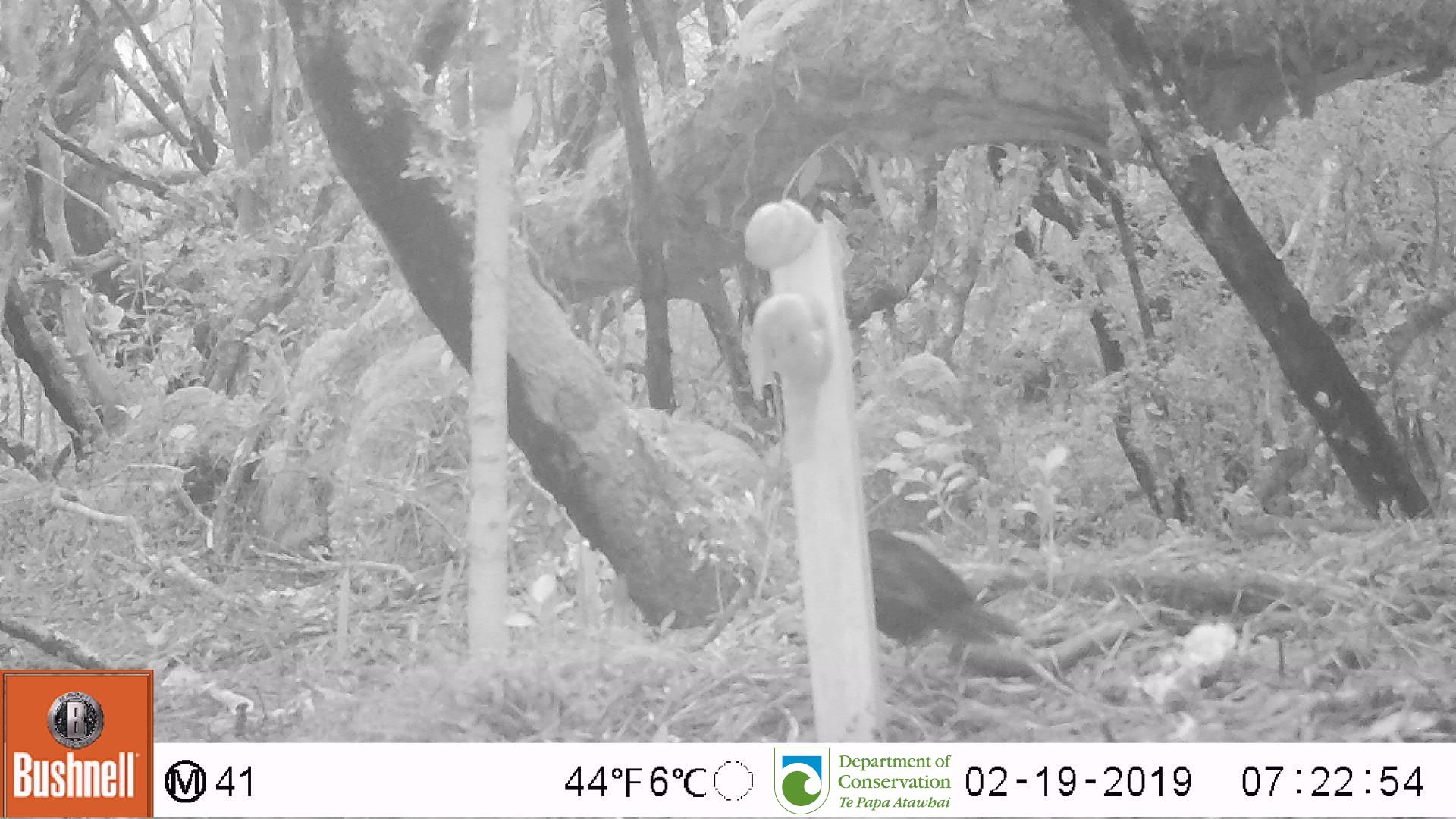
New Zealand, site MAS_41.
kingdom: Animalia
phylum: Chordata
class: Aves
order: Passeriformes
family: Turdidae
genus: Turdus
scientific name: Turdus merula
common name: eurasian blackbird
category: blackbird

= = =

## ASSIGNMENT
Copy exactly. Start at the line containing "kingdom: Animalia" and continue through the last line of the records.

## EXPECTED OUTPUT
kingdom: Animalia
phylum: Chordata
class: Aves
order: Passeriformes
family: Turdidae
genus: Turdus
scientific name: Turdus merula
common name: eurasian blackbird
category: blackbird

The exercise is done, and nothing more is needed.